ISLAMABAD, August 23: Three Arab ``parties'' paid Pakistan at least 1,000 million dollars for its nuclear project after former Pakistan premier Zulfikar Ali Bhutto convinced them during 1972-74 that the project would produce an Islamic bomb, Egypt's scholar-editor Mohammad Hassenein Heikal has revealed in a recent article of Al Arabi.Heikal's article in the Arabic-language daily does not identify the three Arab parties, but, suggests that a lurking fear of the Israeli bomb made the idea of an Islamic bomb attractive to them. But in Heikal's view removal of the then premier, Bhutto, from power in 1977 and his subsequent execution indicated that the Arab donors to the Pakistani bomb now wanted to hide their commitment to the so-called Islamic bomb.
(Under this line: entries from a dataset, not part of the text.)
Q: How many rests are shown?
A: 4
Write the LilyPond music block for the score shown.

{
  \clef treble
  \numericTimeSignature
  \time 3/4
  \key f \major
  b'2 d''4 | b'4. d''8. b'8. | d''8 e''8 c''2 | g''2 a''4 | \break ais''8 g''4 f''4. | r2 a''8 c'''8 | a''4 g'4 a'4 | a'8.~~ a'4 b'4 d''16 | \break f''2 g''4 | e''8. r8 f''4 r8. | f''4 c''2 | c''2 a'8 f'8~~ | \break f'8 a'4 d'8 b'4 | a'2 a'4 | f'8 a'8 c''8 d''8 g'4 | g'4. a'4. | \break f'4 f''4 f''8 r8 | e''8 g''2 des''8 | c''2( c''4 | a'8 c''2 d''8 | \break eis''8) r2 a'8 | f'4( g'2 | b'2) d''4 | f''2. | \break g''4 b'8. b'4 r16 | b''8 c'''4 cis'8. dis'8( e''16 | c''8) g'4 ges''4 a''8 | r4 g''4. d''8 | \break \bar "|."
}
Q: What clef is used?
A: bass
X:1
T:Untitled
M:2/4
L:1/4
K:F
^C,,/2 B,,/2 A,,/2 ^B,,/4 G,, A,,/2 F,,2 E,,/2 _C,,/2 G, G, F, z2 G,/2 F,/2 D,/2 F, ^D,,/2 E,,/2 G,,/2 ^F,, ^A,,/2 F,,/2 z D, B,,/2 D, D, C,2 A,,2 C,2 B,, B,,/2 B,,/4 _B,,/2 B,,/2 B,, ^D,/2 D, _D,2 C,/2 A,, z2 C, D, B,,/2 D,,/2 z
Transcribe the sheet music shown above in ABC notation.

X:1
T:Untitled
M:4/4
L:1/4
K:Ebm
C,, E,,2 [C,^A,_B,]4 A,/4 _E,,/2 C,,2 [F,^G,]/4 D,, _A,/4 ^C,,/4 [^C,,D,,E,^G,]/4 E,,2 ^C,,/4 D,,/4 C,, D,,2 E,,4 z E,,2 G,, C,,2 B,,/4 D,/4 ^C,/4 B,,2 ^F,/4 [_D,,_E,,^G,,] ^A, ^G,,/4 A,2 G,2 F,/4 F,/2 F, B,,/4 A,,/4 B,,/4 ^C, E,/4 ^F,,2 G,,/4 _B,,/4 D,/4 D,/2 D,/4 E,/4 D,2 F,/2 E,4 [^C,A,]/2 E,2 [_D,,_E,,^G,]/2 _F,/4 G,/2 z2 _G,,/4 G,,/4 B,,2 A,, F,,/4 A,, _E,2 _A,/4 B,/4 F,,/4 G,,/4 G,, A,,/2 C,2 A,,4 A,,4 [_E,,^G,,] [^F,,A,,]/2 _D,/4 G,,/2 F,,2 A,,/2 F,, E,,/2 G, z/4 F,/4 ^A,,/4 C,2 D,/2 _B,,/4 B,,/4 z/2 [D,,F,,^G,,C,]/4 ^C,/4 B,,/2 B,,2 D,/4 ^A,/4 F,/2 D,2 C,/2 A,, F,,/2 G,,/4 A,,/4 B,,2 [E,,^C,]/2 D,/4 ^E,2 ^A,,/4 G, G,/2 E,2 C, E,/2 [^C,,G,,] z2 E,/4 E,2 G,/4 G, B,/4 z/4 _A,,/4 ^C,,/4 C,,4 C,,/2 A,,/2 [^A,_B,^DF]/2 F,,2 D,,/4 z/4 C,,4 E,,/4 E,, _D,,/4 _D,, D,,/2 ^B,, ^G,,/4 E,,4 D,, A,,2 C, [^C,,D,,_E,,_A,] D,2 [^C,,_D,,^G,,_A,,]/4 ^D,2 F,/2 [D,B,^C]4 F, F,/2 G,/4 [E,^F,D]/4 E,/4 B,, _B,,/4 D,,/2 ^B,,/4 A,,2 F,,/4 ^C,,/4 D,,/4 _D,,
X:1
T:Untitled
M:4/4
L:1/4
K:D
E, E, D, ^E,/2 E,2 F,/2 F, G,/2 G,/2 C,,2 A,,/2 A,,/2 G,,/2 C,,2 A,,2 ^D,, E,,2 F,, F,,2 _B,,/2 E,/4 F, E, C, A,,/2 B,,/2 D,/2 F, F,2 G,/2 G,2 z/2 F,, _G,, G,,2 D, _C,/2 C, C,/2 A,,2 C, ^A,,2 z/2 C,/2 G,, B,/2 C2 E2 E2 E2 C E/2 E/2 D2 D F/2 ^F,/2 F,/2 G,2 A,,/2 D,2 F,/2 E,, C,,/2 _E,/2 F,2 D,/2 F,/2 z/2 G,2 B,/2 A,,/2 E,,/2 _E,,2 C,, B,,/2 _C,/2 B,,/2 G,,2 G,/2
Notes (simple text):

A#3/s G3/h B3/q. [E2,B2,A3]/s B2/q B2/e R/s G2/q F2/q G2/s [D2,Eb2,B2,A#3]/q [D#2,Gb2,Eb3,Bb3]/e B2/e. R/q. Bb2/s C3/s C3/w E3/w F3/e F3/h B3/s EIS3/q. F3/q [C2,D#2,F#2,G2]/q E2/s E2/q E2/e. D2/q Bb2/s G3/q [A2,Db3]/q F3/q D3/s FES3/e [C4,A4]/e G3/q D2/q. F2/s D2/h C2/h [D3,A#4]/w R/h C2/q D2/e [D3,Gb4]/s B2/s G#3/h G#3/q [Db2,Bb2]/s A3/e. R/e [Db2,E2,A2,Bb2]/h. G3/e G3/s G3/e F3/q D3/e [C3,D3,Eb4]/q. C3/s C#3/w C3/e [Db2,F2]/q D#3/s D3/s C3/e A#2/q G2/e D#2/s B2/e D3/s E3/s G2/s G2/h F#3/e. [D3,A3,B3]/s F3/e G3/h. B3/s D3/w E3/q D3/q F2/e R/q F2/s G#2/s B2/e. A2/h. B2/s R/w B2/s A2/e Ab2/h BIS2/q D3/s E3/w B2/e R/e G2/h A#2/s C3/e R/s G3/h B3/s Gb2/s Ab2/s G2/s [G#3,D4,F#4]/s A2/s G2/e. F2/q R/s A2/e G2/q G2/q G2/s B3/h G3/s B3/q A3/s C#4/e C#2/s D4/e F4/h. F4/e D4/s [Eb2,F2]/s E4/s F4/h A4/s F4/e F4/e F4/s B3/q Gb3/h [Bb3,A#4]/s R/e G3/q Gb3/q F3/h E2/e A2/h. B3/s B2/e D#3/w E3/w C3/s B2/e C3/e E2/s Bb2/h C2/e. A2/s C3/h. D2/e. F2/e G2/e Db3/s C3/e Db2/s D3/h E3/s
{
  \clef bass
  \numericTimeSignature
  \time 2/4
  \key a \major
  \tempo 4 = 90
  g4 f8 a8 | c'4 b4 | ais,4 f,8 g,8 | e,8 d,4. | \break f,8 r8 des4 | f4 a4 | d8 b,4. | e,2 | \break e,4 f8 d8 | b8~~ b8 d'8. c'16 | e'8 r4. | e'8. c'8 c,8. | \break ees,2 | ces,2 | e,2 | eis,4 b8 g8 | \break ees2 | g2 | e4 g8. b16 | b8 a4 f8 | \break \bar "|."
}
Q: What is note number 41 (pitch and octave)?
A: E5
In other words, these un-named contributors to the Pakistani nuclear project wanted Bhutto to go, and with him, the secret of their commitment to the bomb.
But the Arab connections with the Pakistani bomb did not end here: During the Afghan war in the 1980s,when Gen Ziaul Haq ruled Pakistan, about 400 million dollars were transferred to the Pakistani nuclear programme from the money allocated by some Arabs for ousting the soviets from Afghanistan.
Then CIA chairman William Gates, who remonstrated about it with the Pakistani government, was pacified by the reply that it was a Jehad against communism.
Those who support the Pakistani case, after the May nuclear tests, say that Pakistan is subjected to international sanctions because of the Islamic bomb and that these sanctions will affect Pakistan more than they will to India. Hence the need for Arab assistance for Pakistan.
Pakistan, too, has tried to create an impression that its nuclear project is linked to the Arab-Israel conflict. To give another dimension to this impression Pakistan has also made vague suggestions of an Israel-India linkup in the nuclear strategy. Bhutto's confidant Maulana Kauser Niazi was the first Pakistani who revealed in his book Aur line cut gai in 1987 that Bhutto hadpersuaded some Arab countries to fund Pakistan's nuclear programme during early 1970s.